== Material provided ==
====

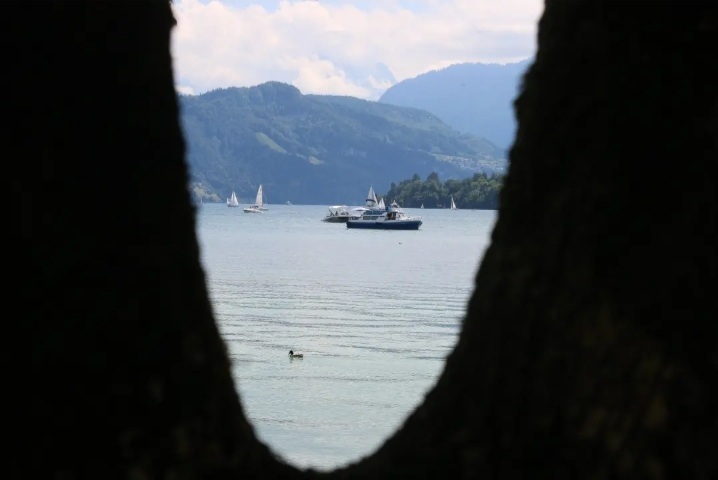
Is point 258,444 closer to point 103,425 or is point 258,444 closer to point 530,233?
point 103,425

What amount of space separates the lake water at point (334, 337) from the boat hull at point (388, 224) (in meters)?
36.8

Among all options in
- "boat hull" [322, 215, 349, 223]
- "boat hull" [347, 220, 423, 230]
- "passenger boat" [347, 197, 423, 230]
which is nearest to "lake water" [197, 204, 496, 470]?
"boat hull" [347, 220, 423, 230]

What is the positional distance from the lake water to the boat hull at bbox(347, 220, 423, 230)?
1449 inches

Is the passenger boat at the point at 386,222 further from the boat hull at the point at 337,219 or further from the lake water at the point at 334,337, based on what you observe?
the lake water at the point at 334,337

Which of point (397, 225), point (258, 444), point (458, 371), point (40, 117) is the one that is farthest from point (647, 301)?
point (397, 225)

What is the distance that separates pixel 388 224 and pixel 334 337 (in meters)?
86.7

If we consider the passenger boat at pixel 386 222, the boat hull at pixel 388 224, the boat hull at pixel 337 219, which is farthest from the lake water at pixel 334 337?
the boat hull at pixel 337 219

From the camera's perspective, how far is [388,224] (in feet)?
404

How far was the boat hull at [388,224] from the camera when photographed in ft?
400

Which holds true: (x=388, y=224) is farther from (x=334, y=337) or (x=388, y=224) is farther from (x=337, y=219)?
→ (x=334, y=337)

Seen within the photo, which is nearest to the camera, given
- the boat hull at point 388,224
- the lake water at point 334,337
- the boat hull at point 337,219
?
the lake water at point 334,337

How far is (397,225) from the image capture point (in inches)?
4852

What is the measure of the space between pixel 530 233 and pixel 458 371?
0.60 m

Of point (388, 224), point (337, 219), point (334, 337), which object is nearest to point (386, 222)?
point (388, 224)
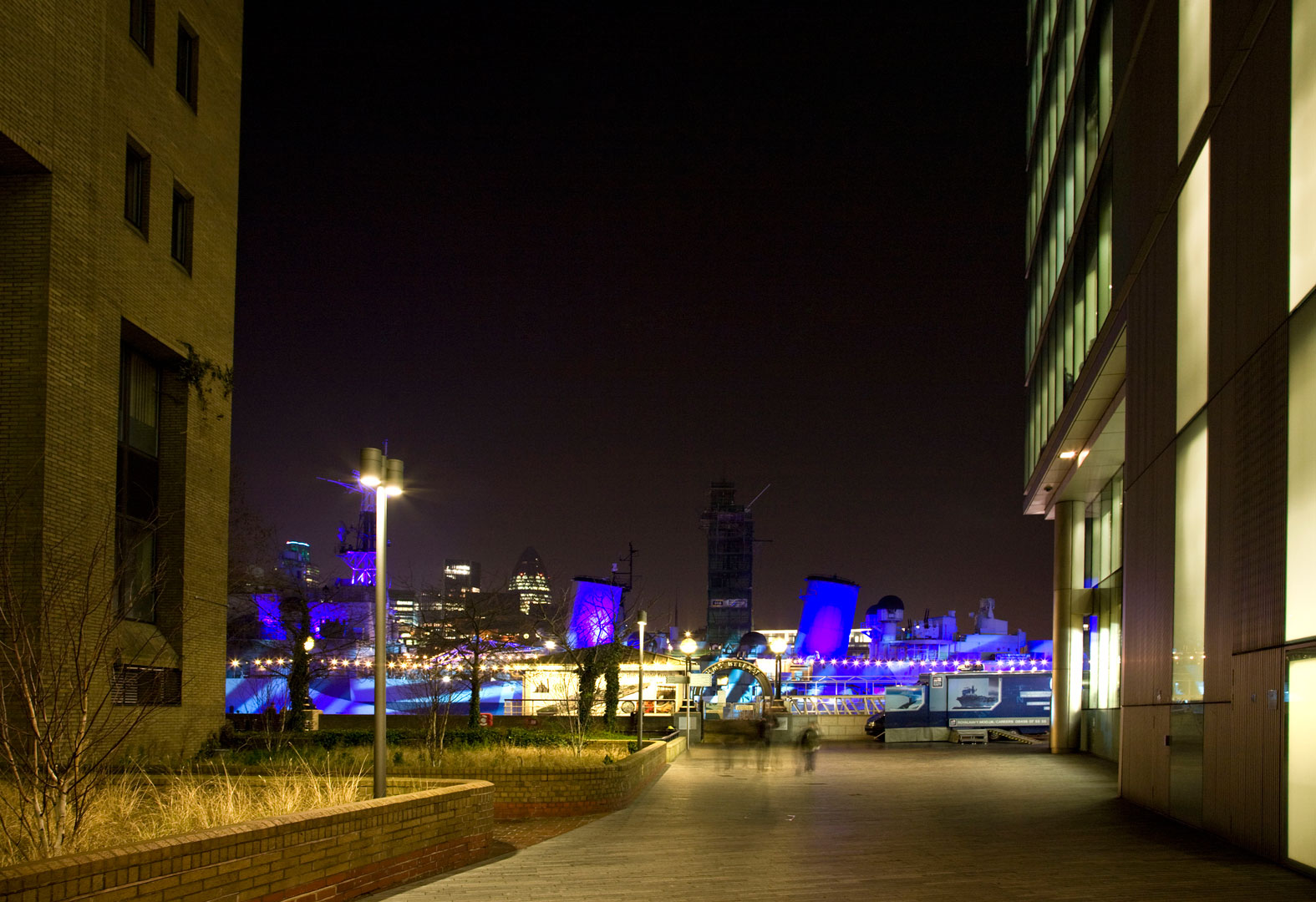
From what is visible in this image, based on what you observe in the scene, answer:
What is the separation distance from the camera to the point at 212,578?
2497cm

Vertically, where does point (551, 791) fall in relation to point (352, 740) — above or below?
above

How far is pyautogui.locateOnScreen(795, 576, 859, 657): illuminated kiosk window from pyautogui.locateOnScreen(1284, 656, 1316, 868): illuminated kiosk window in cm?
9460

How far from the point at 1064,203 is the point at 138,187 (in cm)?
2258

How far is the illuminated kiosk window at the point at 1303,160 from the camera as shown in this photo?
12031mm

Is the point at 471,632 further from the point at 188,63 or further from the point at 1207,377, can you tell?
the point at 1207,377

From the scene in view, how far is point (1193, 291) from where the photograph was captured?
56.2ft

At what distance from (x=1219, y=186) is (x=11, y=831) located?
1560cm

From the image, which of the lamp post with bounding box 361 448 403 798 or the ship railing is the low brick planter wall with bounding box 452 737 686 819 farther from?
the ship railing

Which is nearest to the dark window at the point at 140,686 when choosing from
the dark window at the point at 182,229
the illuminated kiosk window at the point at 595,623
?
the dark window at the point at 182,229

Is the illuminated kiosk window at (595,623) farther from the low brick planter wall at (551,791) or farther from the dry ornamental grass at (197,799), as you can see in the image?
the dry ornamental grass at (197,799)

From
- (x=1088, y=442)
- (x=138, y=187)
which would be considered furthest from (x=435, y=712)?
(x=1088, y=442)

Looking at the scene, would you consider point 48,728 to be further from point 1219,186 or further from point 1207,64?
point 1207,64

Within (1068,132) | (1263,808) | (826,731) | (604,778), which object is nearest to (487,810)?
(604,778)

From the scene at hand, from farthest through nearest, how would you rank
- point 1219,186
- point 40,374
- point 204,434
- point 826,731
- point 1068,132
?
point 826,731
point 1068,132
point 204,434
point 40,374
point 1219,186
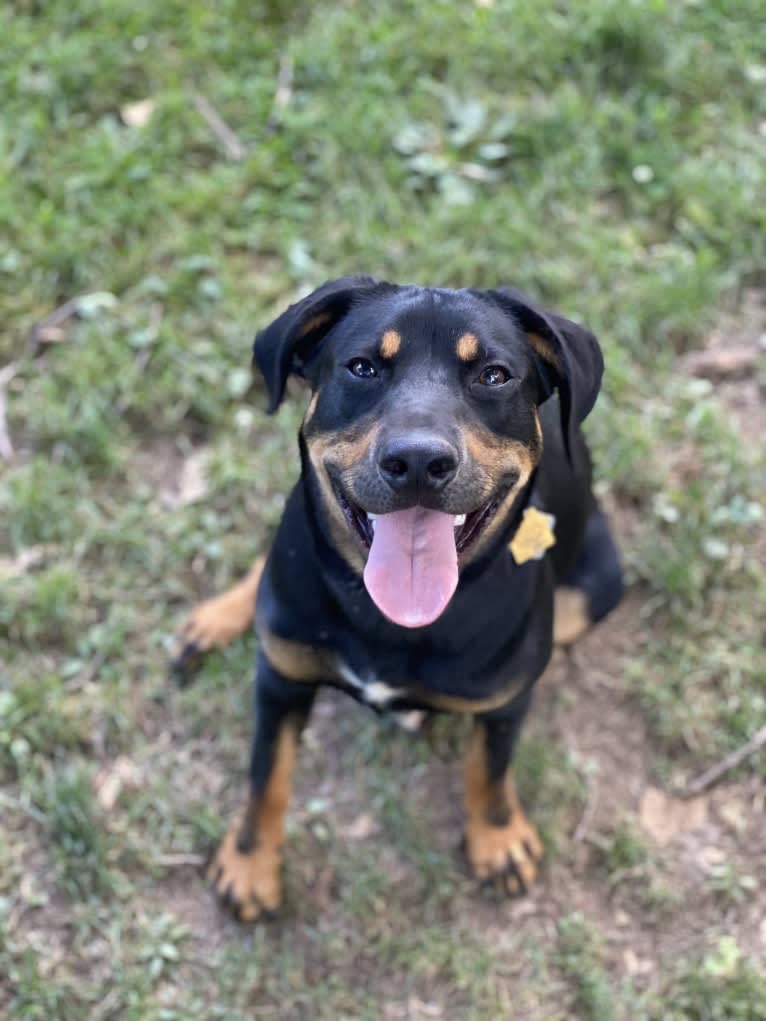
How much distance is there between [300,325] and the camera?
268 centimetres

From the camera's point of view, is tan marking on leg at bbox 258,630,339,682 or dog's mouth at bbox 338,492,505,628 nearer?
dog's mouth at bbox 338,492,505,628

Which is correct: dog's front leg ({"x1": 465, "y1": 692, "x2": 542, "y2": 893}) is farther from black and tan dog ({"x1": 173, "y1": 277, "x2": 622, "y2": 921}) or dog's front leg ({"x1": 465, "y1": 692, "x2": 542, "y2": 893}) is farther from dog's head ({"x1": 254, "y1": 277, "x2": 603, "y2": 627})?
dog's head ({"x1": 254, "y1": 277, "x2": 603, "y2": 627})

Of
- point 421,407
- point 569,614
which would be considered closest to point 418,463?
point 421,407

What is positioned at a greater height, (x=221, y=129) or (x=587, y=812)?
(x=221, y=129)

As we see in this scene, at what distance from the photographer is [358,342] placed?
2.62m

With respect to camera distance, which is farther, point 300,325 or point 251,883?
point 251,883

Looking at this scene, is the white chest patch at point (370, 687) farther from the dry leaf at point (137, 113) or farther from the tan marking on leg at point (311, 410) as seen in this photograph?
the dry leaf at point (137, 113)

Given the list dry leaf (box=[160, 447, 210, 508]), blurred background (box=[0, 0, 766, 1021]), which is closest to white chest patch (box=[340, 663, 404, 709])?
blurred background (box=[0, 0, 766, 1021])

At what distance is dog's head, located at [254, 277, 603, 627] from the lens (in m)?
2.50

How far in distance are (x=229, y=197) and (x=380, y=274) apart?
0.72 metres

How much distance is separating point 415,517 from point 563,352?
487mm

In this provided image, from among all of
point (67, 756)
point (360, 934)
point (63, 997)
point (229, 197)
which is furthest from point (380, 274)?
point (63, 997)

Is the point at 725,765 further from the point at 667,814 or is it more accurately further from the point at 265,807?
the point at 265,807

====

== Directions ==
Write the records out once more, exactly as they appear, with no pictures.

== Expected output ==
Is point 258,444 closer to point 103,425 or is point 258,444 closer to point 530,233?
point 103,425

What amount of space separates the lake water at point (334, 337) from the boat hull at point (388, 224) (in meters)?
36.8

Among all options in
- "boat hull" [322, 215, 349, 223]
- "boat hull" [347, 220, 423, 230]
- "passenger boat" [347, 197, 423, 230]
which is nearest to "lake water" [197, 204, 496, 470]?
"boat hull" [347, 220, 423, 230]

What is the positional distance from the lake water to the boat hull at bbox(347, 220, 423, 230)?
1449 inches

Is the passenger boat at the point at 386,222 further from the boat hull at the point at 337,219 or further from the lake water at the point at 334,337, based on what you observe?
the lake water at the point at 334,337

Which of point (397, 225), point (258, 444), point (458, 371), point (40, 117) is the one that is farthest from point (647, 301)?
point (397, 225)

What is the distance that separates pixel 388 224 and pixel 334 337 (in meters)?
86.7

If we consider the passenger boat at pixel 386 222, the boat hull at pixel 388 224, the boat hull at pixel 337 219, which is farthest from the lake water at pixel 334 337?
the boat hull at pixel 337 219

From the camera's perspective, how far is [388,224] (in feet)?
404

How far was the boat hull at [388,224] from the camera when photographed in ft?
400

Which holds true: (x=388, y=224) is farther from (x=334, y=337) or (x=388, y=224) is farther from (x=337, y=219)?
→ (x=334, y=337)

Seen within the photo, which is nearest to the camera, given
- the boat hull at point 388,224
- the lake water at point 334,337
- the boat hull at point 337,219
?
the lake water at point 334,337

How far is (397,225) from the image capture point (in inches)?
4852

What is the measure of the space between pixel 530 233 and pixel 458 371?
0.60 m

Of point (388, 224), point (337, 219), point (334, 337), which object is nearest to point (386, 222)?
point (388, 224)
From what is visible in this image, based on what you observe in the scene, answer:
What is the separation distance from the camera to the point at 212,578?
2497cm

Vertically, where does point (551, 791) fall in relation to point (352, 740) — above or below?
above

How far is pyautogui.locateOnScreen(795, 576, 859, 657): illuminated kiosk window from pyautogui.locateOnScreen(1284, 656, 1316, 868): illuminated kiosk window in cm?
9460

How far from the point at 1064,203 is the point at 138,187 (in cm)?
2258

How far is the illuminated kiosk window at the point at 1303,160 from the camera as shown in this photo?
12031mm

Is the point at 471,632 further from the point at 188,63 or further from the point at 1207,377, can you tell?
the point at 1207,377

From the scene in view, how far is point (1193, 291) from where the photograph was captured?
56.2ft

At what distance from (x=1219, y=186) is (x=11, y=831) located?
1560cm

From the image, which of the lamp post with bounding box 361 448 403 798 or the ship railing is the low brick planter wall with bounding box 452 737 686 819 farther from?
the ship railing

Which is nearest to the dark window at the point at 140,686 when choosing from
the dark window at the point at 182,229
the illuminated kiosk window at the point at 595,623
?
the dark window at the point at 182,229

Is the illuminated kiosk window at (595,623) farther from the low brick planter wall at (551,791) or farther from the dry ornamental grass at (197,799), as you can see in the image?
the dry ornamental grass at (197,799)

From
- (x=1088, y=442)
- (x=138, y=187)
which would be considered furthest from (x=435, y=712)?
(x=1088, y=442)

Looking at the scene, would you consider point 48,728 to be further from point 1219,186 or further from point 1207,64?
point 1207,64

Within (1068,132) | (1263,808) | (826,731) | (604,778), which object is nearest to (487,810)?
(604,778)

From the scene at hand, from farthest through nearest, how would you rank
- point 1219,186
- point 40,374
- point 204,434
- point 826,731
- point 1068,132
?
point 826,731
point 1068,132
point 204,434
point 40,374
point 1219,186
How much distance is there between [300,325] and the camera?
268 centimetres

From the camera's point of view, is tan marking on leg at bbox 258,630,339,682 or dog's mouth at bbox 338,492,505,628 nearer?
dog's mouth at bbox 338,492,505,628

Which is correct: dog's front leg ({"x1": 465, "y1": 692, "x2": 542, "y2": 893}) is farther from black and tan dog ({"x1": 173, "y1": 277, "x2": 622, "y2": 921}) or dog's front leg ({"x1": 465, "y1": 692, "x2": 542, "y2": 893}) is farther from dog's head ({"x1": 254, "y1": 277, "x2": 603, "y2": 627})?
dog's head ({"x1": 254, "y1": 277, "x2": 603, "y2": 627})

Of
- point 421,407
- point 569,614
which would be considered closest to point 418,463?
point 421,407

What is positioned at a greater height, (x=221, y=129) or (x=587, y=812)?
(x=221, y=129)

As we see in this scene, at what distance from the photographer is [358,342] placed?
2.62m

With respect to camera distance, which is farther, point 300,325 or point 251,883?
point 251,883

Looking at this scene, is the white chest patch at point (370, 687) farther from the dry leaf at point (137, 113) or farther from the tan marking on leg at point (311, 410) as seen in this photograph?
the dry leaf at point (137, 113)

Given the list dry leaf (box=[160, 447, 210, 508]), blurred background (box=[0, 0, 766, 1021]), which is closest to white chest patch (box=[340, 663, 404, 709])?
blurred background (box=[0, 0, 766, 1021])

At what distance is dog's head, located at [254, 277, 603, 627] from the lens (in m)?
2.50

How far in distance are (x=229, y=197) and (x=380, y=274) apart?
0.72 metres

How much distance is separating point 415,517 from point 563,352?
487mm

In this provided image, from among all of
point (67, 756)
point (360, 934)
point (63, 997)
point (229, 197)
which is furthest from point (380, 274)?
point (63, 997)

Is the point at 725,765 further from the point at 667,814 or is it more accurately further from the point at 265,807?
the point at 265,807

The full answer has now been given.